When we act without love, even when we supernaturally act without love, we’re irrelevant, we’re useless, we accomplish nothing, and we’re being jerks.

I’ve seen it firsthand aplenty. When people are working in a ministry, but have no love for the people they’re ministering to, they become massive jerks. They exhibit no patience, no kindness; it’s just “Move it along; I’ve got lots of people to serve and you’re holding me up.” It’s not about people; it’s just numbers. It’s not about getting people to appreciate, or get interested in, God’s kingdom; it’s about all the jewels you were told you’d get in your crown at the End. It’s all about racking up good karma for Jesus, not loving your neighbor… and it shows. And it sucks.

To those being “ministered to,” who get herded like cattle instead of helped and loved: They were expecting love. They got brusqueness, impatience, sarcasm, and mockery. Sure felt like hatred.
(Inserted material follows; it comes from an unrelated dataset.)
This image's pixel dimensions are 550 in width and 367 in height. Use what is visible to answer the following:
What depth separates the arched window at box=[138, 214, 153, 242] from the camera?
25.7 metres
’Cause when love is absent, everything else, especially all the negative, self-centered, fleshly stuff, is still there. There’s no love to mitigate, nullify, or take the place of those things. People really feel the difference. It’s why Christians are meant to be identified as Christ-followers by, at the very least, our love for one another. Jn 13.35 But we suck at demonstrating that, and people definitely remember Christians who weren’t quite so loving to them.
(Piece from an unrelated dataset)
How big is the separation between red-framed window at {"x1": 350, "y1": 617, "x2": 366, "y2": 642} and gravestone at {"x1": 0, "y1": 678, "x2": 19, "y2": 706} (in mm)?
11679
Doing the opposite of hate and fear doesn’t count.

I’ve heard many a Christian claim they do so love their neighbors… because they certainly don’t hate them. See, if hatred and love are opposites, they figure if they lack hate, by default they gotta have love. And other Christians try the very same thing with fear: They’re not afraid, so it must be love, right?

Back to logic: The opposite of hate is not-hate. The opposite of fear is not-fear. An inanimate object doesn’t hate, doesn’t fear; it’s inert. And while it’s good that we don’t hate and fear others, simply not hating and not fearing makes us just as inert as a boulder on the ground. Once again, we have apathy. Which, I remind you, is just a blank slate… one where our fleshly works are all the more obvious.
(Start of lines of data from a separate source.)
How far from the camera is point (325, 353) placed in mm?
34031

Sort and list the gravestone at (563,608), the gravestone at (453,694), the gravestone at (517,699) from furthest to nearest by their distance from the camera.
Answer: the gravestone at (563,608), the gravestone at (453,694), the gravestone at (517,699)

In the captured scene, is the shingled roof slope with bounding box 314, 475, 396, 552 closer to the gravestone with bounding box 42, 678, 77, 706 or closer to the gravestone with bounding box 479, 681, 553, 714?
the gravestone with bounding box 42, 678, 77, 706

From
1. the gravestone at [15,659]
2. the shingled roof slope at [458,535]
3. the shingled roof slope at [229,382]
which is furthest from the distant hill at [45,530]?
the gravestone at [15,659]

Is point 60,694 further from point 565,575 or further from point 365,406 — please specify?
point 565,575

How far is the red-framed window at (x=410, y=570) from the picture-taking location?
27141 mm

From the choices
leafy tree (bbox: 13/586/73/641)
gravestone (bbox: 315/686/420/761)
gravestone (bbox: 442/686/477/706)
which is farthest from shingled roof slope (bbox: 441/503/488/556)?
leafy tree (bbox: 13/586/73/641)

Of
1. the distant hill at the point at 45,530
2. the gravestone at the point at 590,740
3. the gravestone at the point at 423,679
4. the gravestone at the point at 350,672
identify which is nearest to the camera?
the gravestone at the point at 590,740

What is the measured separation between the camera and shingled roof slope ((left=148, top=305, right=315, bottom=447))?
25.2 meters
Okay, you’re not doing evil! But we still gotta do good. Do something.

And love actually does stuff. Love has patience, behaves kindly; doesn’t act with uncontrolled emotion, point out how great it is, inflate itself, ignore others’ considerations, provoke ill behavior, plot evil, delight in wrongdoing, etcetera. 1Co 13.4-5 The apostles defined love with lots of verbs, describing what it does, and describing what we oughta do. We don’t just love by default when we don’t hate and don’t fear: We gotta do love. Put some effort into it!

Love one another. Love your neighbor. Love your enemies. Love everybody, basically; same as God loves the world. Jn 3.16 It’s a big job, so start small. But get started.